Regional Measure 1 projects included a new westbound Carquinez Bridge; a new northbound Benicia-Martinez Bridge; improvements on the San Mateo-Hayward Bridge, Richmond-San Rafael Bridge and southbound Benicia-Martinez Bridge; as well as upgrades to the Richmond Parkway, State Route 84-Bayfront Expressway and Interstate 880/State Route 92 interchange.

Regional Measure 2 projects included upgrades for drivers (the Caldecott Tunnel Fourth Bore and improvements to the Interstate 80/Interstate 680 interchange and State Route 4) as well as investments and improvements to the transit network (the Salesforce Transbay Transit Center in San Francisco, BART Transbay Tube seismic retrofit, BART-Oakland Airport connector, the e-BART extension to Pittsburg and Antioch, BART Fremont-to-Warm Springs extension, and investments in the San Francisco Muni Central Subway).

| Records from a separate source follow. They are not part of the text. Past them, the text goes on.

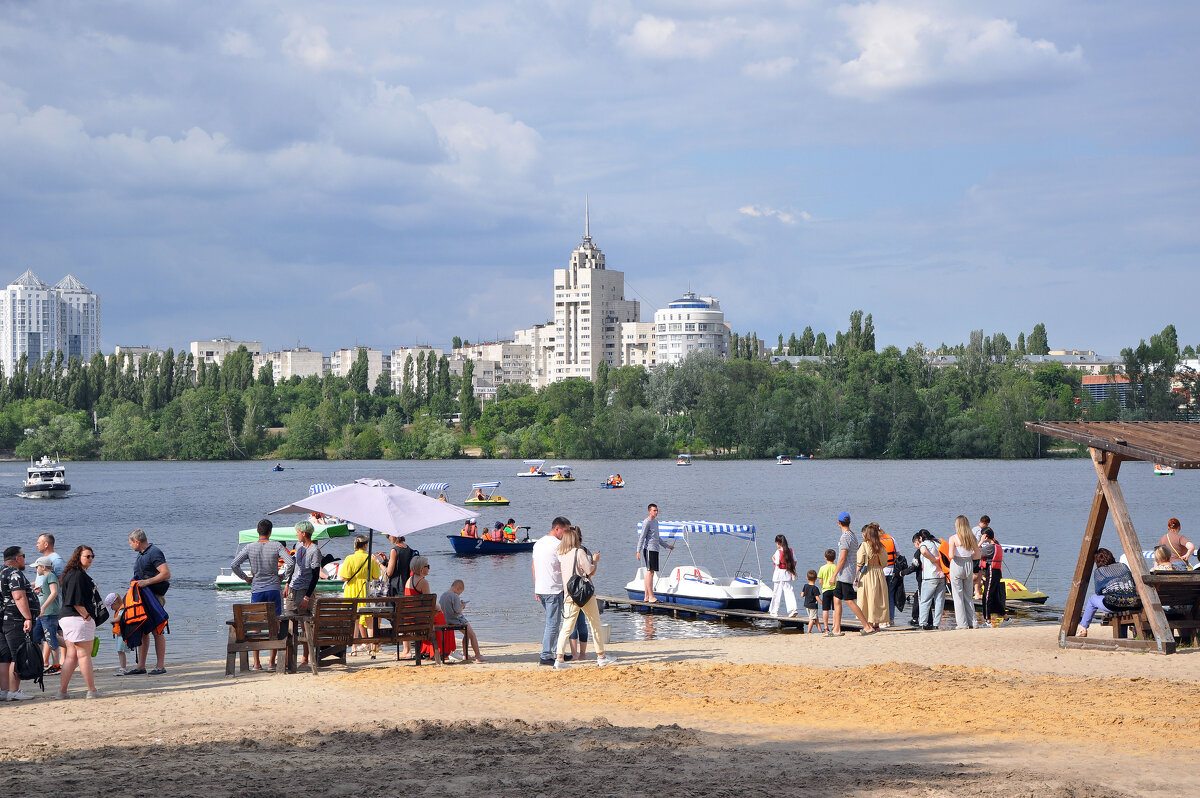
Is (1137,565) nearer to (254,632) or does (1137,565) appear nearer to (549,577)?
(549,577)

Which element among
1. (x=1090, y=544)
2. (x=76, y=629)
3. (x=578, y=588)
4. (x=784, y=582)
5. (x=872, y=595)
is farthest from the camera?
(x=784, y=582)

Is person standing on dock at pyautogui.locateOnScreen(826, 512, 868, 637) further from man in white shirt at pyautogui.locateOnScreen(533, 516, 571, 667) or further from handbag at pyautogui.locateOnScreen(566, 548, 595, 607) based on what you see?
handbag at pyautogui.locateOnScreen(566, 548, 595, 607)

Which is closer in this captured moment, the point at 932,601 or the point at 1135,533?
the point at 1135,533

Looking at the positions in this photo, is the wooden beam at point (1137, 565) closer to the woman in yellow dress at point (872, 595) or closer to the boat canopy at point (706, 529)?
the woman in yellow dress at point (872, 595)

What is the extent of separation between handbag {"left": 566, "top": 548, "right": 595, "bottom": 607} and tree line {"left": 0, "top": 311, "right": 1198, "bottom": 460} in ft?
417

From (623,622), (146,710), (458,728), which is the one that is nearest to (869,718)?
(458,728)

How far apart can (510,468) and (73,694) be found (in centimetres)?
12836

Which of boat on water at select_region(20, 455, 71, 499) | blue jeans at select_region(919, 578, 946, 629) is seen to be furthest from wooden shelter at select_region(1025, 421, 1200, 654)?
boat on water at select_region(20, 455, 71, 499)

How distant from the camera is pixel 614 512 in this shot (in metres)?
70.8

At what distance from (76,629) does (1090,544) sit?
1282 centimetres

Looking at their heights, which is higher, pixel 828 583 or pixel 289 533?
pixel 828 583

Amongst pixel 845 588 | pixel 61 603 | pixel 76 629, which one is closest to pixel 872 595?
pixel 845 588

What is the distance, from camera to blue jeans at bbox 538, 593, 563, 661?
1556cm

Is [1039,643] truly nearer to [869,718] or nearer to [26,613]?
[869,718]
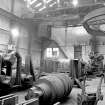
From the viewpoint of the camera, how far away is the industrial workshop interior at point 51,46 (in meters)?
3.38

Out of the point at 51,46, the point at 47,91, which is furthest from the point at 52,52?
the point at 47,91

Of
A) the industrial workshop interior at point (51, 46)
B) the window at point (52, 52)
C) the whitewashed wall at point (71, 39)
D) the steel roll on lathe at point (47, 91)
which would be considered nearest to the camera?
the steel roll on lathe at point (47, 91)

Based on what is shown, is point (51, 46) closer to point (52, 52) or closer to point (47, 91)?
point (52, 52)

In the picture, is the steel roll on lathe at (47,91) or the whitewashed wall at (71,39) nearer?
the steel roll on lathe at (47,91)

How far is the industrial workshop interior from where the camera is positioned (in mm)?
3383

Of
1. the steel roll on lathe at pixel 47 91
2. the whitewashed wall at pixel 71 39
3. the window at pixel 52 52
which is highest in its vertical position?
the whitewashed wall at pixel 71 39

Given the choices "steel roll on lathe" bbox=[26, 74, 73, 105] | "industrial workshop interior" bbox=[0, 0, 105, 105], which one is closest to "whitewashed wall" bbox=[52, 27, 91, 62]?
"industrial workshop interior" bbox=[0, 0, 105, 105]

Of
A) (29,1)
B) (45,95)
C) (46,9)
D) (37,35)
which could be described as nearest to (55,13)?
(46,9)

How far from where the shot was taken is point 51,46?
44.3 feet

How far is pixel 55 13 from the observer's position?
397 inches

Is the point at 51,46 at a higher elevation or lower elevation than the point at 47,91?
higher

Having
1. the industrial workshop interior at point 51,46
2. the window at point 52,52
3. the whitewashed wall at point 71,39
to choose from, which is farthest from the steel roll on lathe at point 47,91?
the window at point 52,52

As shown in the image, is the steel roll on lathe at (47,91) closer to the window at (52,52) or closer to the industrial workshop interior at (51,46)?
the industrial workshop interior at (51,46)

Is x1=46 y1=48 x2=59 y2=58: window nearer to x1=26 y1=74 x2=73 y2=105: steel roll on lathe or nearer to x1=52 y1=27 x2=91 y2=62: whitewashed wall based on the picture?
x1=52 y1=27 x2=91 y2=62: whitewashed wall
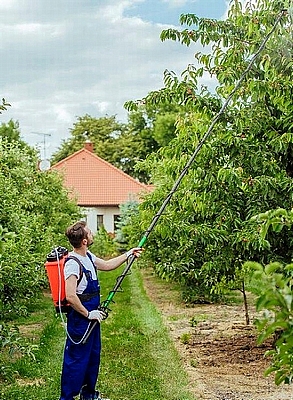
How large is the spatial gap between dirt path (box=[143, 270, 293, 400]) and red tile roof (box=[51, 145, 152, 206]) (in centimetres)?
2668

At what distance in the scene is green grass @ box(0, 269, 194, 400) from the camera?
25.3 ft

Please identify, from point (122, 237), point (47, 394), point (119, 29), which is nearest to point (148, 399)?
point (47, 394)

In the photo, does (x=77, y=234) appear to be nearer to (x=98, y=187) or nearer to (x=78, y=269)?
(x=78, y=269)

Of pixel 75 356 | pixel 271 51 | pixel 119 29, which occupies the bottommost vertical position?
pixel 75 356

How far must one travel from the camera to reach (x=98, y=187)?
43.8 m

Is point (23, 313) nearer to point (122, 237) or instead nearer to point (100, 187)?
point (122, 237)

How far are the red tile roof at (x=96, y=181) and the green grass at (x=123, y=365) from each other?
93.6 ft

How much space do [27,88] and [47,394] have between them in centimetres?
3215

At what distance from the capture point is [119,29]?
23.9 meters

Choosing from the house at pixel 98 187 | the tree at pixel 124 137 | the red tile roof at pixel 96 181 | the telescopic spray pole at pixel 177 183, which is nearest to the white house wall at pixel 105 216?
the house at pixel 98 187

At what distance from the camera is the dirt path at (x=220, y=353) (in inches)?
306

Regional Measure 2 also provides ongoing operating funds for certain Muni, AC Transit, BART, San Francisco Bay Ferry, Golden Gate Transit and Napa VINE projects.

Regional Measure 3 projects benefit both drivers and transit users. These include interchange improvements in Alameda, Contra Costa and Solano counties; an expanded Express Lane network; a direct freeway connector from northbound U.S. 101 in Marin County to the Richmond-San Rafael Bridge; upgrades to relieve congestion in the Dumbarton Bridge corridor; and improvements to state Route 37.

Transit riders today benefit from tolls that paid for new BART cars, an expanded Muni fleet, expanded ferry service and express bus service; and can look forward to the extension of BART’s Silicon Valley service to Santa Clara, Caltrain to downtown San Francisco, and SMART rail to Windsor and Healdsburg.